Yatığımız duadaki iki nokta için küçük bir açıklama yaparak tamamlayalım inşaAllah.
“Allahümme inniy es’elüke en tuhyi kalbiy bi nûri marifetike, ebeden” duasında marifet nuru istiyoruz, neden? Kalbin yani kalıbın dünya şartlarına ait vehimsel irtibatları ölümle kesilir. Bu sebeple sadr denilen yapı ölümle birlikte biter, ancak kalb devam eder. Kalb fuadı barındırmaktadır, fuad ise marifet nuru tesirindedir. Bu yüzden “Allahümme inniy es’elüke en tuhyi kalbiy bi nûri marifetike, ebeden” diyerek fuad mekanizmasının canlanmasını istiyoruz, bunun duasını yapıyoruz. Kalb ve fuad sonraki yaşantıda da devam edeceği için, Allah’tan sonsuza kadar böyle marifet nuru ile aktif olarak devam etmesini diliyoruz. Diyoruz ki, onun nurunu canlandır, onu dirilt ve o nur hep çalışsın Allahım. Çalışsın ki, bana Hakk bilgiyi üretsin, onu da kalbe göndersin (AMİN).

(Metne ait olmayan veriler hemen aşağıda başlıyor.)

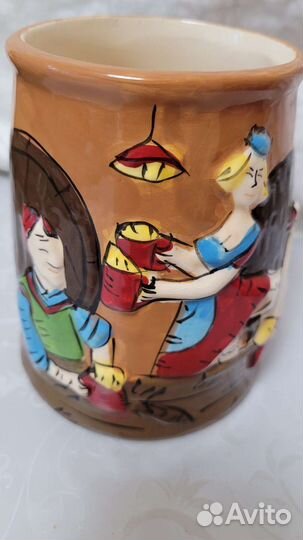 Кружка пивная новая из Чехии 0,5 л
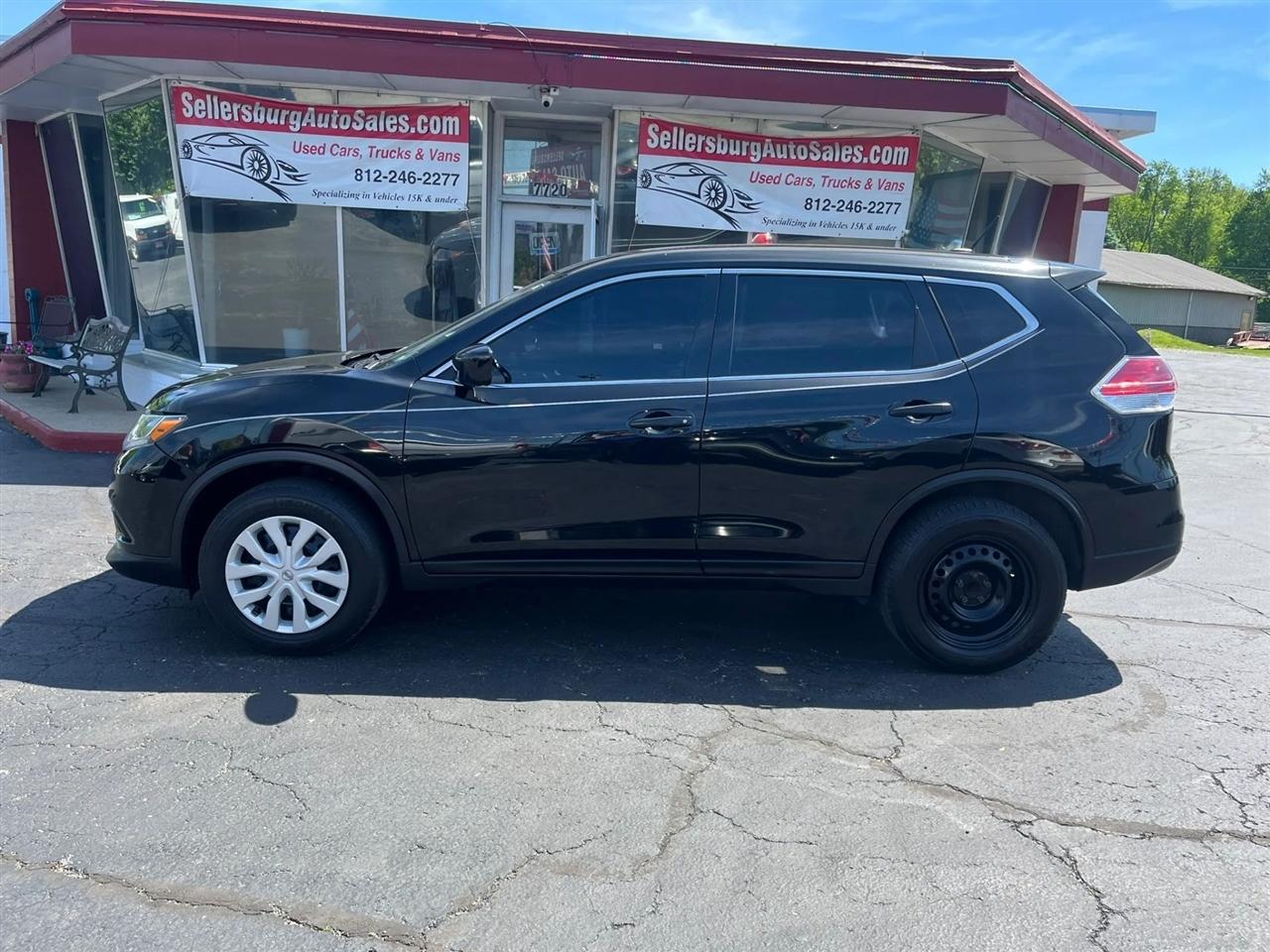 Nissan Rogue  2016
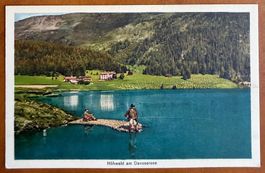 Davosersee - Höhwald - AK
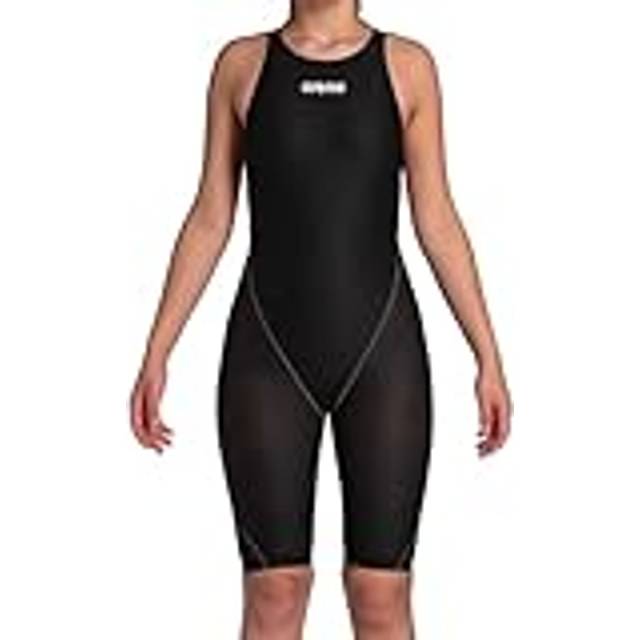 Girl's swimsuit Arena Powerskin St Next Ob - Noir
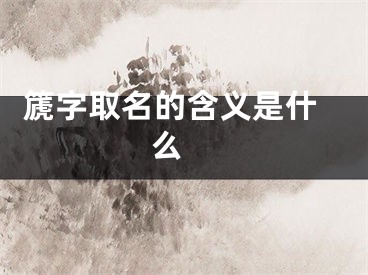  篪字取名的含义是什么 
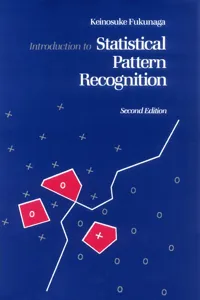 Introduction to Statistical Pattern Recognition_cover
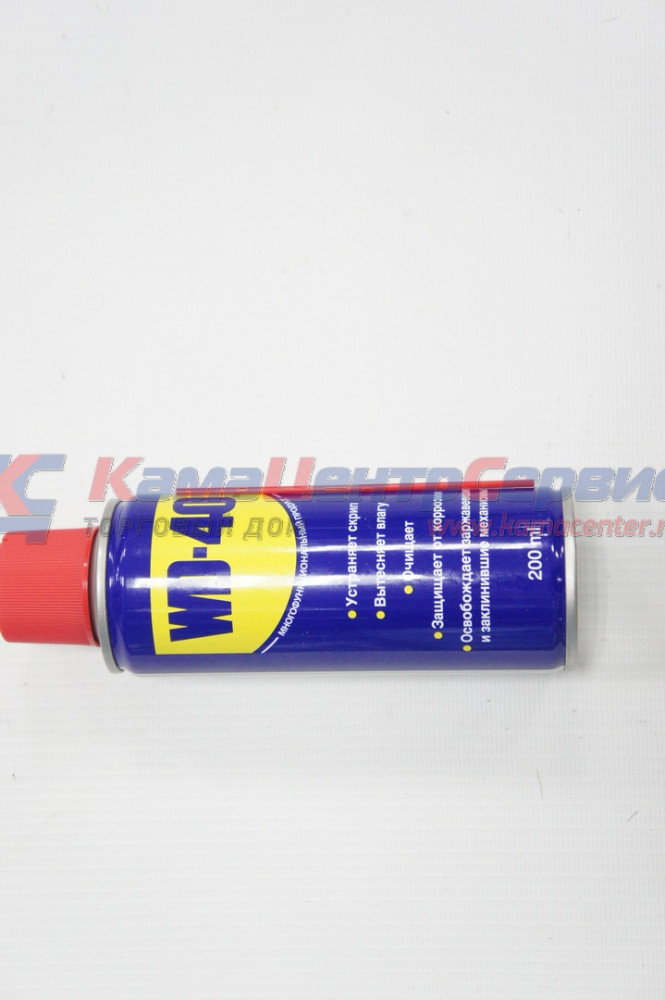 Смазка WD-40 (200гр) WD-40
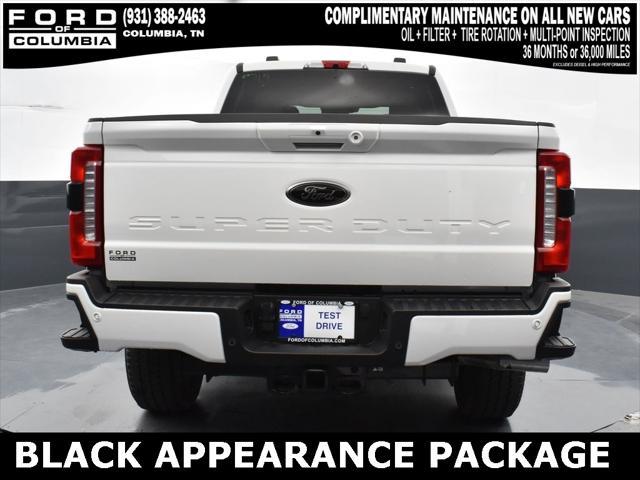 new 2025 Ford F-350 car, priced at $83,770
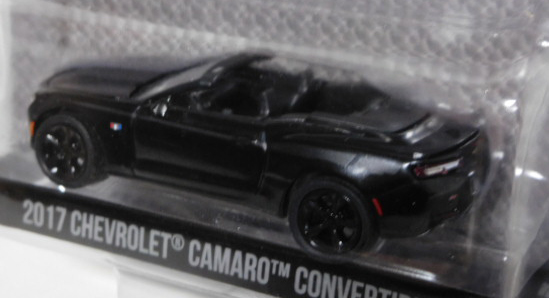 画像: 2017 GREENLIGHT BLACK BANDIT SERIES16 【2017 CHEVROLET CAMARO CONVERTIBLE】 BLACK/RR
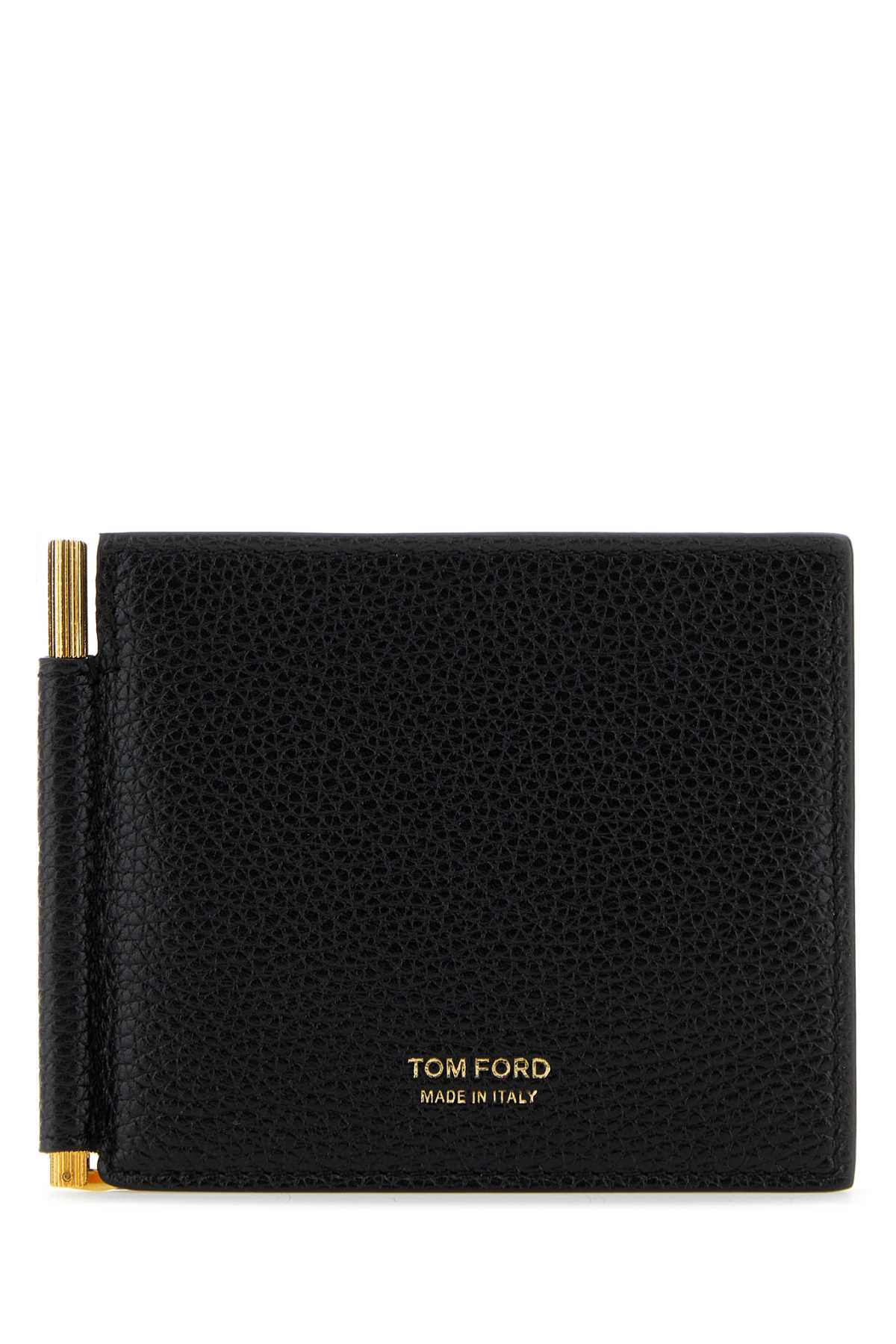 TOM FORD Mini T-Line Wallet with Multiple Card Slots
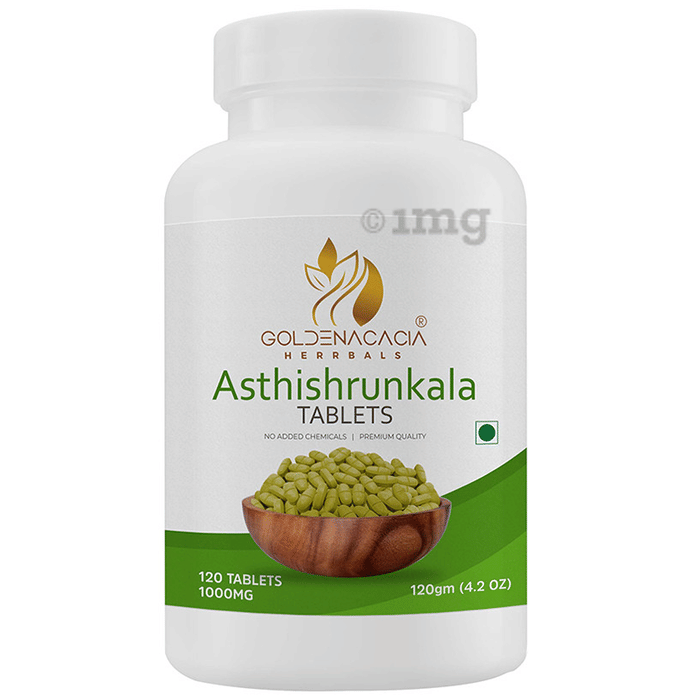 Goldenacacia Herrbals Asthishrunkala 1000mg Tablet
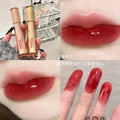 Gege bear gege bear water-glossy crystal lens lip glaze moisturizing, quick-drying, film-forming, waterproof, non-fading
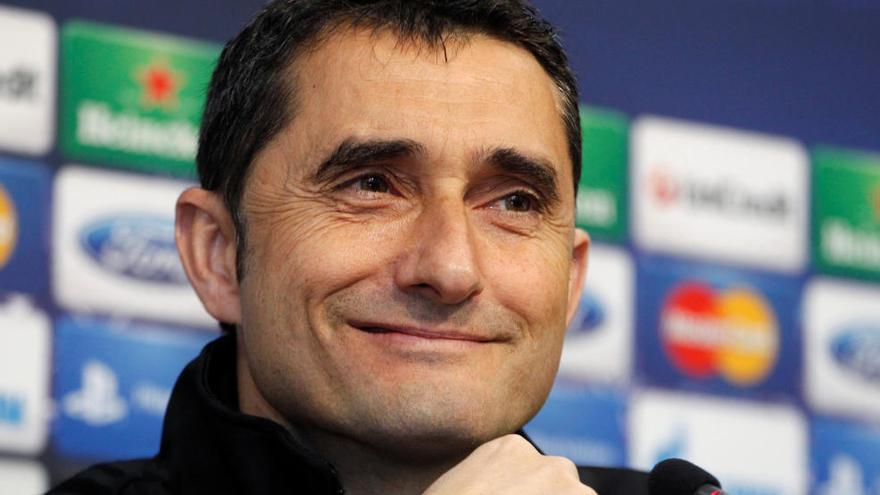 Ernesto Valverde, nuevo entrenador del FC Barcelona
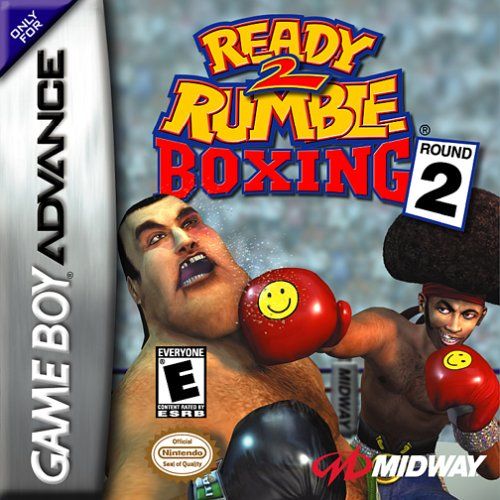 Ready 2 Rumble Boxing Round 2 - GBA Game
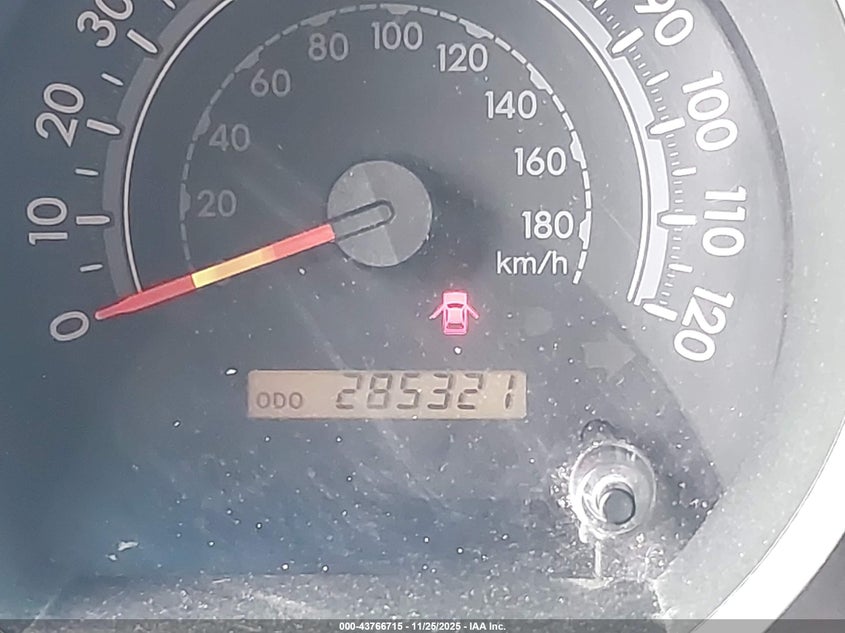 2007 Toyota Tundra Sr5 4.7L V8 VIN: 5TBBT54117S455553 Lot: 43766715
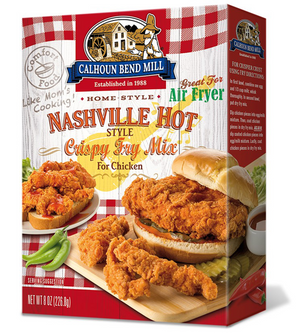 
            
                Load image into Gallery viewer, Nashville Hot Style Crispy Fry Mix
            
        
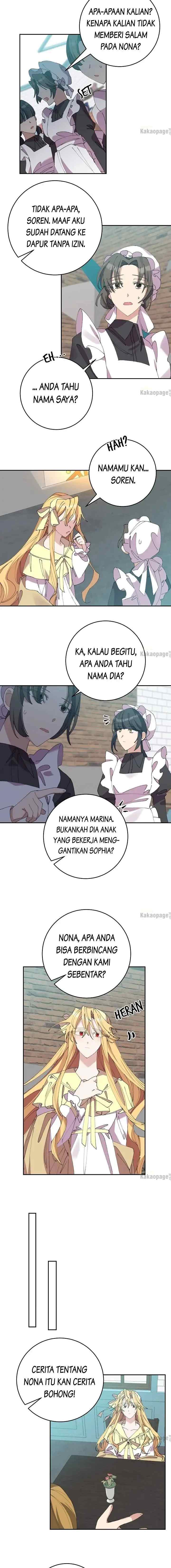 It's Useless to Hang On chapter 8 halaman 13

Bir diğer nokta ise “Rabbimiz, kalblerimizde, iman etmiş olanlar için bir ğıll oluşturma” duasıyla ilgili. Bu dua bize Ar’af-43, Hicr-47 ve Haşr-10 ayetlerinde öğretilen bir gerçeğe yöneliktir. Bu ayetlerden öğrendik ki esfele safiliyn yapının sadrında ğıll hâkimdir. Onun kalbine yapışan bu ğıll yüzünden o cennete giremez; yani ğıll’le cennete girilmez. Bu yüzden Haşr Sûresi’nde Rabbimiz bize “ğıll’den kurtulmayı isteyin” diyor ve duasını öğretiyor:
Rabbimiz, bizi ve imanda bizden öne geçmiş kardeşlerimizi mağfiret et. Kalblerimizde, iman etmiş olanlar için bir ğıll oluşturma. Rabbimiz muhakkak ki SEN Raufün Rahıym’sin (Âmin).